▶ _DIRECTIVE_:
What follows is a block of records; restate each one word for word.

Source data
--------
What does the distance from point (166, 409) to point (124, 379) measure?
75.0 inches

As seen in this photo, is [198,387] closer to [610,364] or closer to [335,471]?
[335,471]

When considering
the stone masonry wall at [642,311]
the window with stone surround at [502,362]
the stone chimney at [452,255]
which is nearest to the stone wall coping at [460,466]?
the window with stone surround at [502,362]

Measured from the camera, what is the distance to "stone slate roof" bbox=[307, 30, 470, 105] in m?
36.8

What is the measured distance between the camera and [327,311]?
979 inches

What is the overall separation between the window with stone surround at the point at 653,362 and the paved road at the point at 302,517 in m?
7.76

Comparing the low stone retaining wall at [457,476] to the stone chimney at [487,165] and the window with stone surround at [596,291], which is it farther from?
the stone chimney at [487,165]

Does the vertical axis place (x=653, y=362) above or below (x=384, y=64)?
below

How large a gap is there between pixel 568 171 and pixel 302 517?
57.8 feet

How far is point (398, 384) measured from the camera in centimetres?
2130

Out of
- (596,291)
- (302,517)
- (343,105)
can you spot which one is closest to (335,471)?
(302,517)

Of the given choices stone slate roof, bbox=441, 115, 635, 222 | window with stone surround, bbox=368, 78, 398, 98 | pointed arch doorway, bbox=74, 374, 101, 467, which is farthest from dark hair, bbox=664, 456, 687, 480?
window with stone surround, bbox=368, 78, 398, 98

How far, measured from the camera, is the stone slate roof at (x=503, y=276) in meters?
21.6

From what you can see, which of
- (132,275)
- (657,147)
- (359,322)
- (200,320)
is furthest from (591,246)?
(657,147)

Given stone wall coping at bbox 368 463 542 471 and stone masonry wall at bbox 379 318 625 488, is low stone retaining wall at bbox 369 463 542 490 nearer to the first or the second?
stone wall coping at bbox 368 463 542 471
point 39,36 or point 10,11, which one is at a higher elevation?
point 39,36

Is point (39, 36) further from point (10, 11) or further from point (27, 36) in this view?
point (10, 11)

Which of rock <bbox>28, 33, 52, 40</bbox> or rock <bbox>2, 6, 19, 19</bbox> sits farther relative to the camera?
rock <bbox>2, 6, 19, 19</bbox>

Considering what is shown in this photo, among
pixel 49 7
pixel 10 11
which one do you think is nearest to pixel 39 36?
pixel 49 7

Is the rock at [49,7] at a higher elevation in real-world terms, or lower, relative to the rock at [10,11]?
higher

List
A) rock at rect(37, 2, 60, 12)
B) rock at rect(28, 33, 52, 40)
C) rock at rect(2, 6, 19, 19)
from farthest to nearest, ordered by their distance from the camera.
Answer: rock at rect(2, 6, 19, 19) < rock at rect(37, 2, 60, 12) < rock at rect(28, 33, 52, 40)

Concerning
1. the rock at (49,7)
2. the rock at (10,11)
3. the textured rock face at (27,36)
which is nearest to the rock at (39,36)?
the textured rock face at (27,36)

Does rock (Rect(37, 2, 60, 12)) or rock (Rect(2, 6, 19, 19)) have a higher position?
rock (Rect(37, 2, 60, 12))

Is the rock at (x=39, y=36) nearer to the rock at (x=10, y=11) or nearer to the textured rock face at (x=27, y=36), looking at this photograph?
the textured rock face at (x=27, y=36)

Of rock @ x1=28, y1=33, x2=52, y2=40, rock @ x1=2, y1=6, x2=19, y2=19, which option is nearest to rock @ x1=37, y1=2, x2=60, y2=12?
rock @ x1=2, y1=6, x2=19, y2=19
--------
▶ _RESPONSE FOR THIS EXERCISE_:
What does the distance from point (166, 409) to point (124, 379) measure?
75.0 inches

As seen in this photo, is [198,387] closer to [610,364] or closer to [335,471]?
[335,471]

When considering
the stone masonry wall at [642,311]
the window with stone surround at [502,362]
the stone chimney at [452,255]
which is nearest to the stone wall coping at [460,466]?
the window with stone surround at [502,362]

Measured from the camera, what is the distance to "stone slate roof" bbox=[307, 30, 470, 105] in m?
36.8

What is the measured distance between the camera and [327,311]?
979 inches

What is the overall separation between the window with stone surround at the point at 653,362 and the paved road at the point at 302,517 in m?
7.76

Comparing the low stone retaining wall at [457,476] to the stone chimney at [487,165] and the window with stone surround at [596,291], which is it farther from?
the stone chimney at [487,165]

Does the vertical axis place (x=653, y=362) above or below (x=384, y=64)?
below

How large a gap is there between pixel 568 171 and pixel 302 517?
57.8 feet

How far is point (398, 384) measured from the camera in centimetres?
2130

Out of
- (596,291)
- (302,517)
- (343,105)
can you spot which one is closest to (335,471)?
(302,517)

Of the given choices stone slate roof, bbox=441, 115, 635, 222 | window with stone surround, bbox=368, 78, 398, 98 | pointed arch doorway, bbox=74, 374, 101, 467, which is farthest from dark hair, bbox=664, 456, 687, 480?
window with stone surround, bbox=368, 78, 398, 98

How far, measured from the camera, is the stone slate roof at (x=503, y=276) in meters?
21.6

From what you can see, which of
- (132,275)
- (657,147)
- (359,322)
- (200,320)
is furthest from (591,246)?
(657,147)

Given stone wall coping at bbox 368 463 542 471 and stone masonry wall at bbox 379 318 625 488, is low stone retaining wall at bbox 369 463 542 490 nearer to the first or the second?
stone wall coping at bbox 368 463 542 471
point 39,36 or point 10,11, which one is at a higher elevation?
point 39,36

Is point (39, 36) further from point (10, 11) or further from point (27, 36) in this view?
point (10, 11)

Which of rock <bbox>28, 33, 52, 40</bbox> or rock <bbox>2, 6, 19, 19</bbox> sits farther relative to the camera?
rock <bbox>2, 6, 19, 19</bbox>

Considering what is shown in this photo, among
pixel 49 7
pixel 10 11
which one do you think is nearest to pixel 39 36?
pixel 49 7

Is the rock at [49,7] at a higher elevation in real-world terms, or lower, relative to the rock at [10,11]?
higher

List
A) rock at rect(37, 2, 60, 12)
B) rock at rect(28, 33, 52, 40)
C) rock at rect(2, 6, 19, 19)
from farthest to nearest, ordered by their distance from the camera.
Answer: rock at rect(2, 6, 19, 19) < rock at rect(37, 2, 60, 12) < rock at rect(28, 33, 52, 40)

Concerning
1. the rock at (49,7)
2. the rock at (10,11)
3. the textured rock face at (27,36)
which is nearest to the rock at (39,36)?
the textured rock face at (27,36)

Does rock (Rect(37, 2, 60, 12)) or rock (Rect(2, 6, 19, 19)) have a higher position?
rock (Rect(37, 2, 60, 12))

Is the rock at (x=39, y=36) nearer to the rock at (x=10, y=11) or nearer to the textured rock face at (x=27, y=36), looking at this photograph?
the textured rock face at (x=27, y=36)

Of rock @ x1=28, y1=33, x2=52, y2=40, rock @ x1=2, y1=6, x2=19, y2=19, which option is nearest to rock @ x1=37, y1=2, x2=60, y2=12?
rock @ x1=2, y1=6, x2=19, y2=19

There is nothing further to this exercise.